Thatcher Demko missed the first day of training camp for the Vancouver Canucks on Thursday and is unsure if he'll be ready for the start of the 2024-25 season because of a lower-body injury sustained during the Stanley Cup Playoffs.
"I can't really give you an answer, to be honest," Demko said. "Had you asked me a month ago, I really wouldn't have been able to tell you. I will say we're on a great trajectory right now."
The 28-year-old goalie skated on his own in Penticton, British Columbia, before he spoke to the media for the first time since the end of last season. He tried to explain how he went from almost being recovered enough to return during the playoffs in late May to not being ready for training camp.
Demko was on the ice with new Canucks goaltending coach Marko Torenius before the first group took the ice, doing skating drills in his crease, facing shots and moving side to side from his knees in the butterfly.
Vancouver opens the regular season Oct. 9 against the Calgary Flames.
"This is the most confident I've been in the rehab process up to date and as I continue to progress and work with Marko and our medical staff, hopefully just keep progressing week to week," Demko said. "I'm not going to sit here and give you a timeline that creates some problems for me potentially, but I feel really confident where we're headed and hopefully be 100 percent sooner than later."
Demko did have an operation during the offseason but said it "had nothing to do with the injury" that continues to keep him out indefinitely.
"It was very minor," Demko said. "It took me about two weeks to recover from that, and I continued with the rehab that I'm currently dealing with."
Demko was a finalist for the Vezina Trophy as the League's best goalie last season, finishing second in voting to Connor Hellebuyck of the Winnipeg Jets after setting NHL career bests in wins (35), shutouts (five) and save percentage (.918) despite being limited to 51 games after sustaining a left knee injury in a game against the Jets on March 9. He returned April 16 to play the final two games of the regular season and started the playoffs before injuring the same leg late in Game 1 of the Western Conference First Round against the Nashville Predators.
Demko, who said Thursday the second injury was a "muscle," was close to returning when the Canucks were eliminated in Game 7 of the second round by the Edmonton Oilers and would have played in the conference final.
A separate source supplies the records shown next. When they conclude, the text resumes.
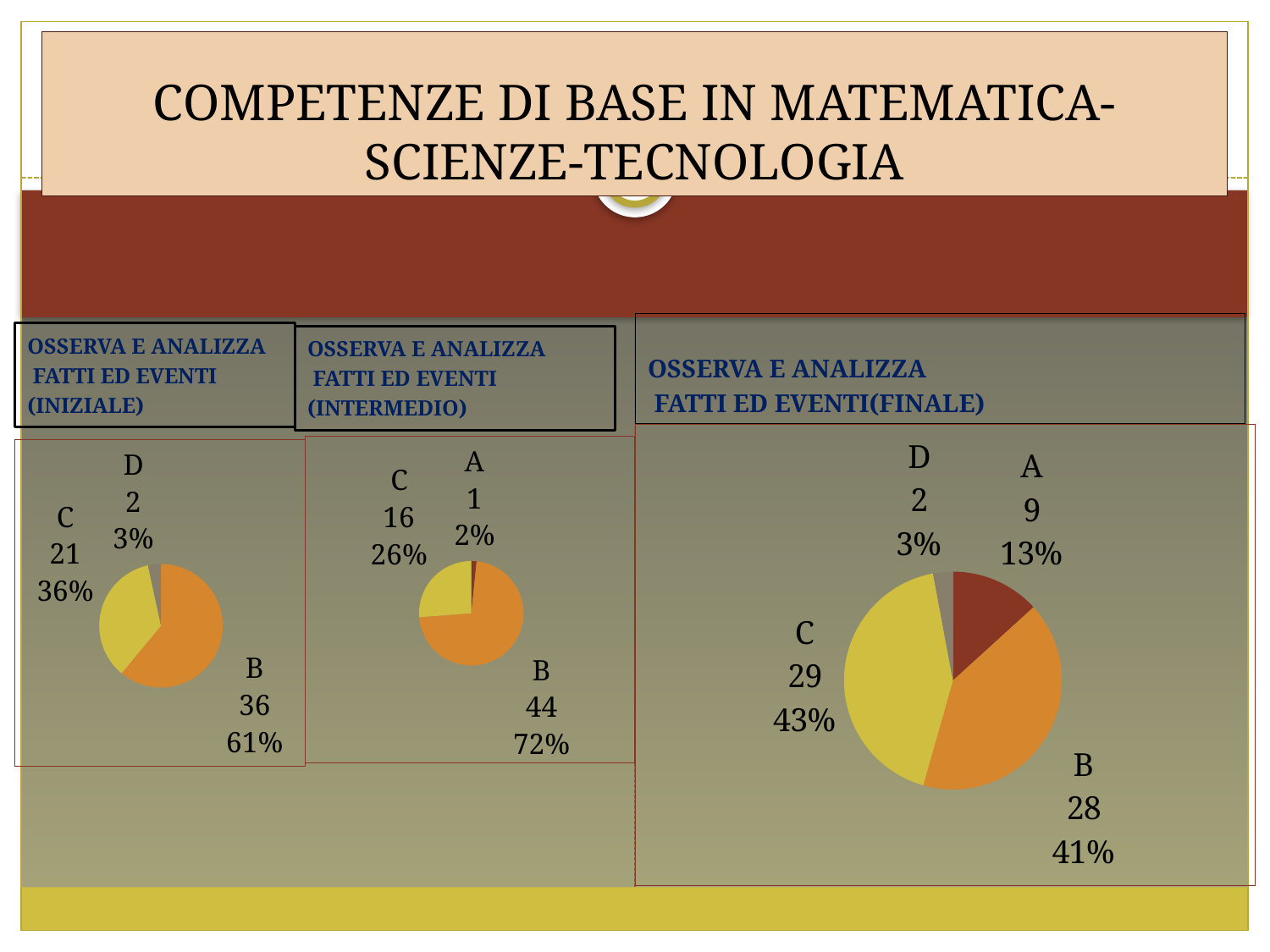
In the INTERMEDIO pie chart, what is the value for category C? 16 In the FINALE pie chart, what is the value for category A? 9 What type of chart is used for the FINALE data? Pie chart In the INIZIALE pie chart, what share of the pie does category C represent? 36% In the FINALE pie chart, what is the difference between the values for C and A? 20 In the FINALE pie chart, how many categories are shown? 4 In the INTERMEDIO pie chart, what share of the pie does category B represent? 72% In the INIZIALE pie chart, which category has the smallest slice? D In the INIZIALE pie chart, what is the value for category B? 36 In the FINALE pie chart, what share of the pie does category C represent? 43% In the INTERMEDIO pie chart, what is the difference between the values for B and C? 28 In the INTERMEDIO pie chart, which category has the largest slice? B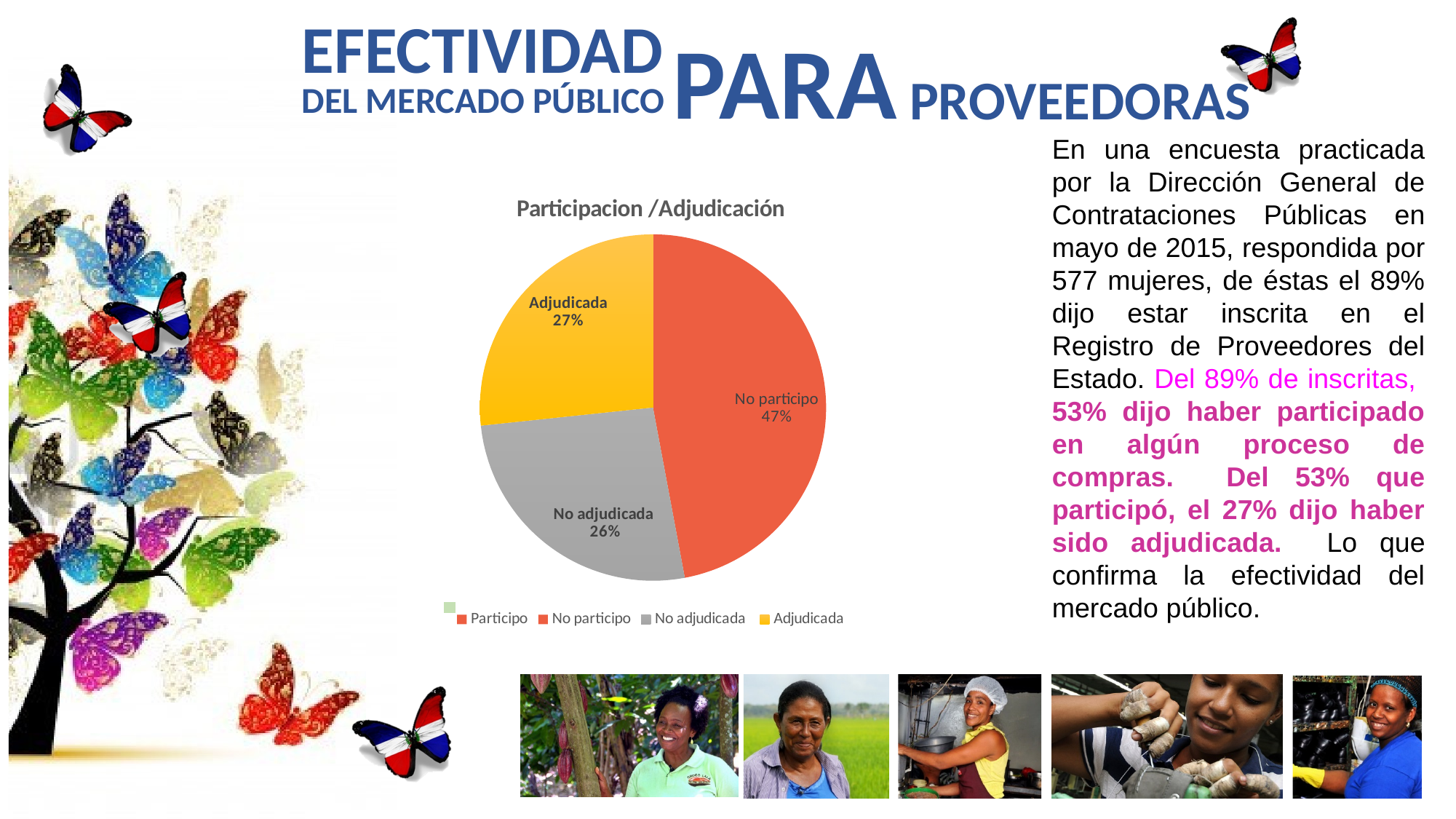
What kind of chart is shown on the slide? Pie chart What percentage of the pie chart is labelled "No participo"? 47% Which is larger in the pie chart, the "No participo" slice or the "Adjudicada" slice? No participo What is the title of the pie chart? Participacion /Adjudicación How many labelled slices does the pie chart have? 3 What percentage of the pie chart is labelled "Adjudicada"? 27% What is the difference in percentage points between the "No participo" slice and the "No adjudicada" slice? 21 percentage points Which slice of the pie chart is the smallest? No adjudicada What is the difference in percentage points between the "Adjudicada" slice and the "No adjudicada" slice? 1 percentage point What colour is the "Adjudicada" slice in the pie chart? Yellow What percentage of the pie chart is labelled "No adjudicada"? 26% Which slice of the pie chart is the largest? No participo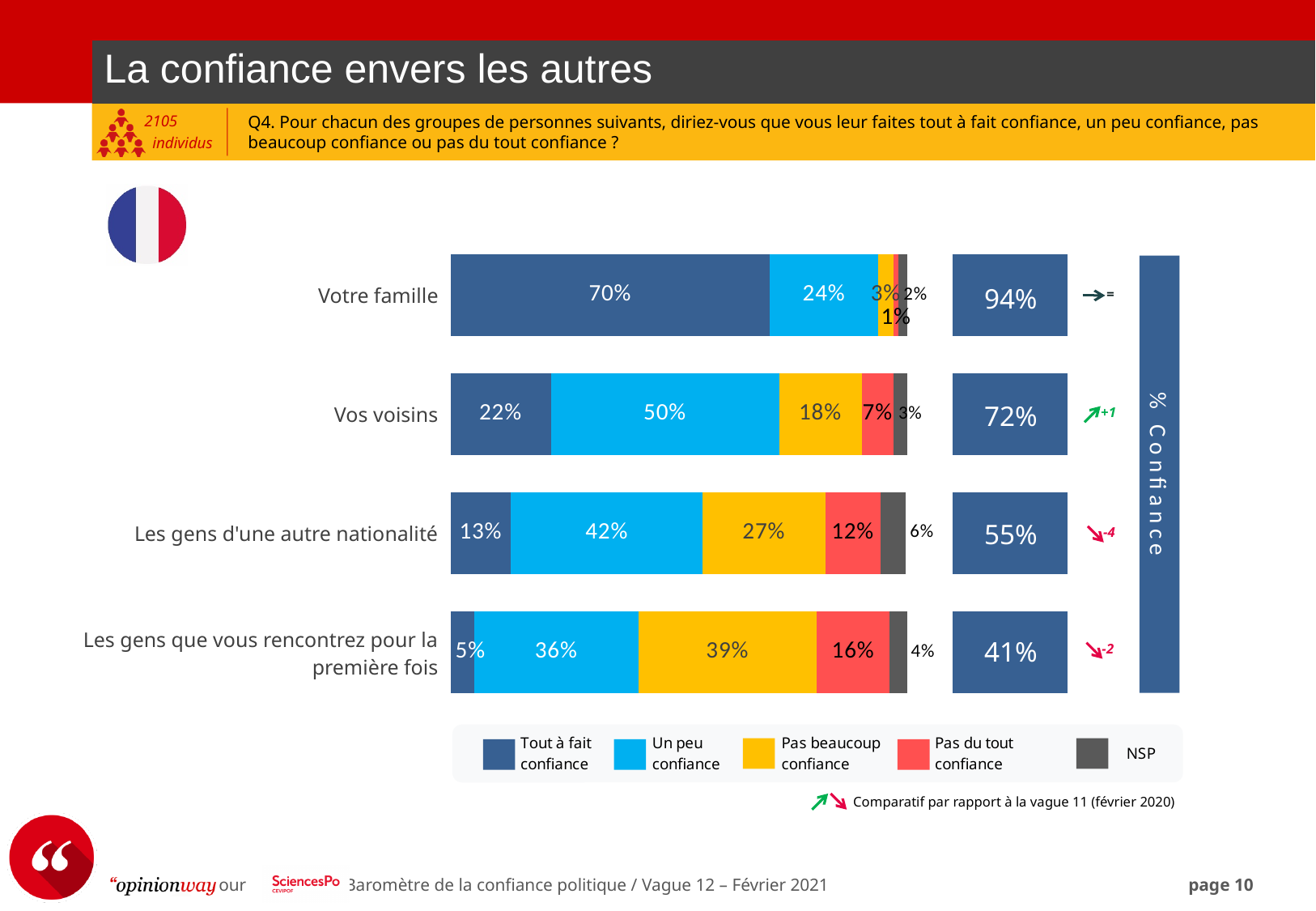
Which group has the highest '% Confiance' figure? Votre famille What kind of chart is shown on the slide? Stacked bar chart What is the '% Confiance' figure shown for 'Vos voisins'? 72% Which is larger: the 'Un peu confiance' value for 'Vos voisins' or for 'Les gens d'une autre nationalité'? Vos voisins Which group has the lowest 'Tout à fait confiance' value? Les gens que vous rencontrez pour la première fois How many groups of people are shown in the chart? 4 What is the 'Pas beaucoup confiance' value for 'Les gens que vous rencontrez pour la première fois'? 39% What is the 'Un peu confiance' value for 'Vos voisins'? 50% What is the 'Pas du tout confiance' value for 'Les gens d'une autre nationalité'? 12% How many series does the legend list? 5 What percentage of respondents say 'Tout à fait confiance' for 'Votre famille'? 70% What is the difference between the '% Confiance' figures for 'Votre famille' and 'Les gens d'une autre nationalité'? 39 points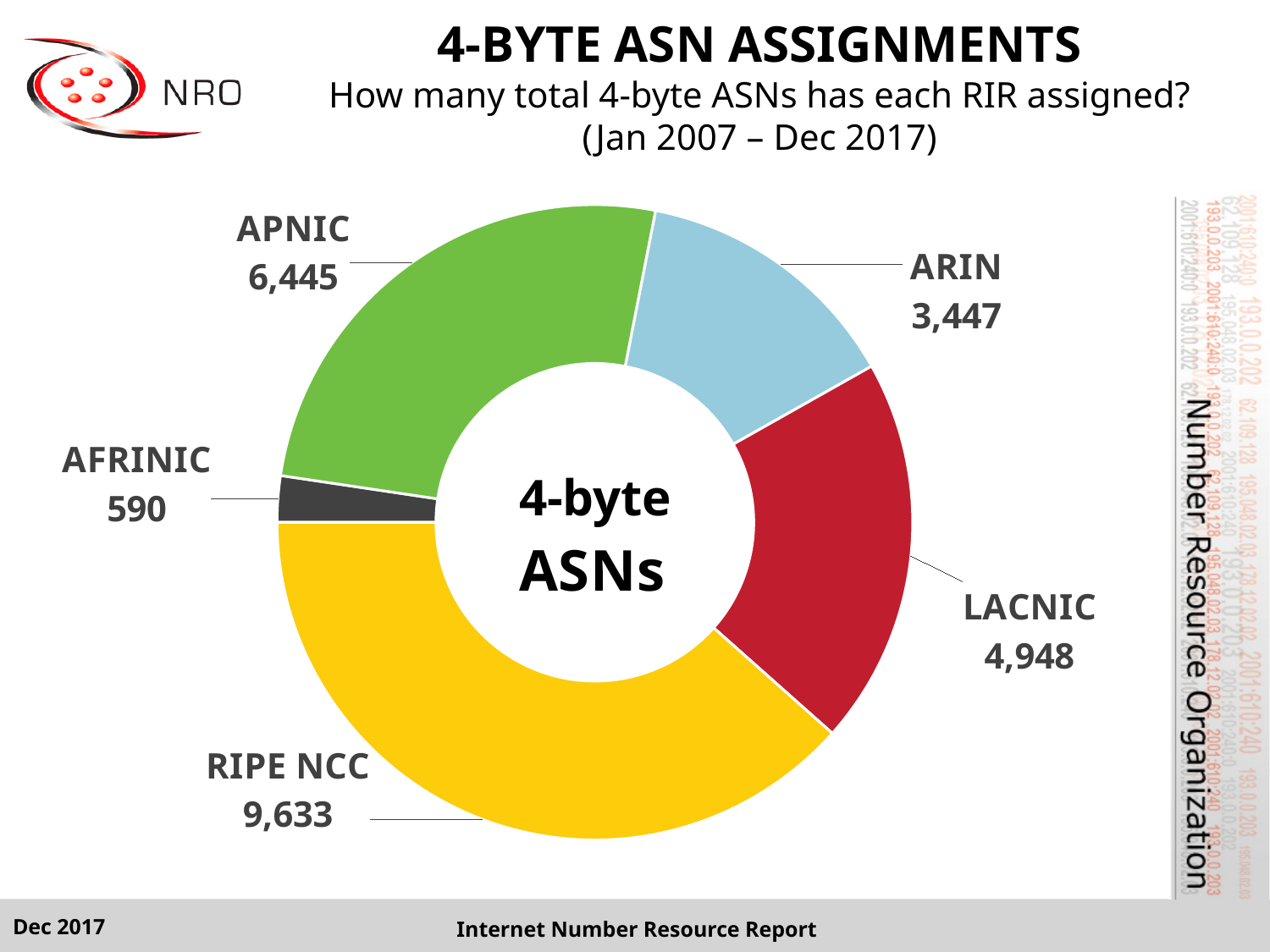
How many RIRs are shown as slices in the chart? 5 Which RIR has assigned the fewest 4-byte ASNs? AFRINIC What is the value shown for APNIC? 6,445 How many more 4-byte ASNs has RIPE NCC assigned than APNIC? 3,188 How many 4-byte ASNs has RIPE NCC assigned according to the chart? 9,633 What is the difference between the LACNIC and ARIN values? 1,501 What is the value shown for AFRINIC? 590 What kind of chart is shown on the slide? doughnut chart Which RIR has assigned the most 4-byte ASNs? RIPE NCC Which has assigned more 4-byte ASNs, ARIN or LACNIC? LACNIC What is the value shown for LACNIC? 4,948 What colour is the RIPE NCC slice? yellow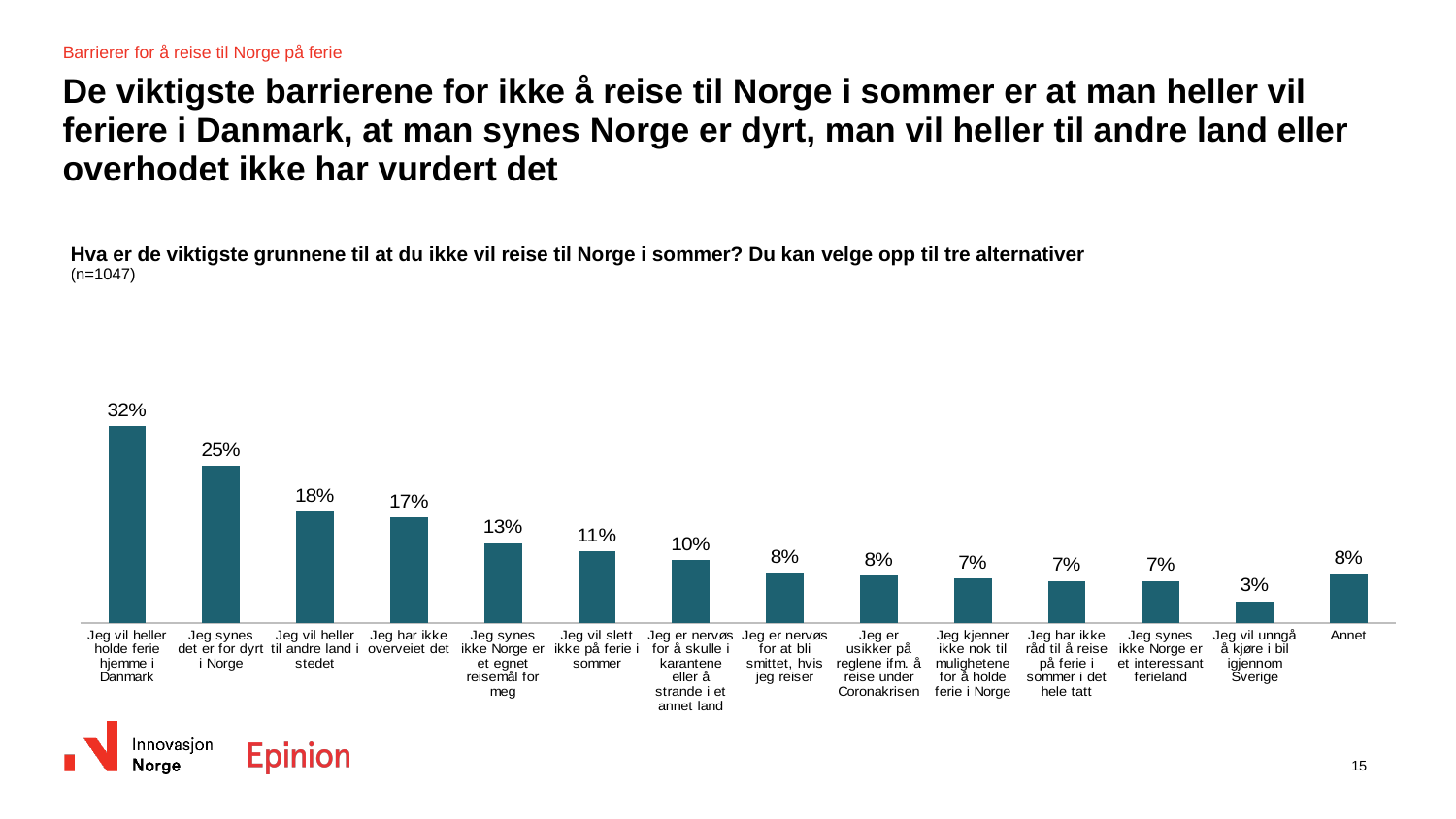
What is the value for "Jeg synes det er for dyrt i Norge"? 25% What is the value for "Jeg vil heller holde ferie hjemme i Danmark"? 32% What is the value for "Jeg har ikke overveiet det"? 17% What is the difference between the values for "Jeg vil slett ikke på ferie i sommer" and "Jeg vil unngå å kjøre i bil igjennom Sverige"? 8 percentage points What is the difference between the values for "Jeg vil heller holde ferie hjemme i Danmark" and "Jeg synes det er for dyrt i Norge"? 7 percentage points Which category has the lowest value? Jeg vil unngå å kjøre i bil igjennom Sverige What sample size (n) is stated for the survey question above the chart? n=1047 Which is larger: the value for "Jeg vil heller til andre land i stedet" or for "Jeg synes ikke Norge er et egnet reisemål for meg"? Jeg vil heller til andre land i stedet How many categories (bars) does the chart show? 14 Which category has the highest value? Jeg vil heller holde ferie hjemme i Danmark What is the value for "Annet"? 8% What kind of chart is shown on the slide? bar chart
"Looking back, as a competitor you kind of lie to yourself in a playoff situation and I thought maybe I was a little bit farther ahead than I was, in hindsight," Demko said. "I do think I would have been in a situation where I probably would have been able to kind of grit through it and maybe get out there and play in the conference final. I did hit a bit of a wall in the summer as far as the recovery went and we did see a little bit of a lack of progress there for a couple months, and obviously that's why I'm in the situation that I'm in right now.
"But I would say, the last probably two or three weeks, we've seen a ton of progress and we're very confident in where I am right now and happy with that."
It was the third straight season since becoming a starter that Demko missed time with a lower-body injury; he missed the final three games in 2021-22 after trying to play through a right knee injury that required surgery that offseason and was still compensating for that injury in 2022-23 when he sustained a groin injury Dec. 1 that forced him to miss almost three months.
"When I first injured myself in the playoffs, it was such a rare case, such a unique injury, that we didn't really have a lot of readily available research or case studies or really any information to have a concrete timeline, and we were told this might be a situation we might find ourselves in, the one that we're in right now," Demko said. "I've been able to rehab a ton this summer, and sure, it's taken a little bit longer than obviously I would have liked. But especially the last couple weeks on the ice, I've been feeling a lot better and there's definitely some light at the end of the tunnel for me now and full confidence that I'll be back out there."
Demko wasn't the only Canucks player to miss the first day of training camp; general manager Patrik Allvin announced Wednesday that forward Teddy Blueger and defenseman Cole McWard each had "minor lower-body surgery." The team announced Tuesday that forward Dakota Joshua is still recovering from surgery for testicular cancer.
Blueger, a center who had 28 points (six goals, 22 assists) in 68 games with the Canucks last season, is expected to miss one week. McWard, who played one game with Vancouver last season, is week to week.
There is no timeline for Joshua, who had an NHL career-high 18 goals and 32 points in 63 games last season.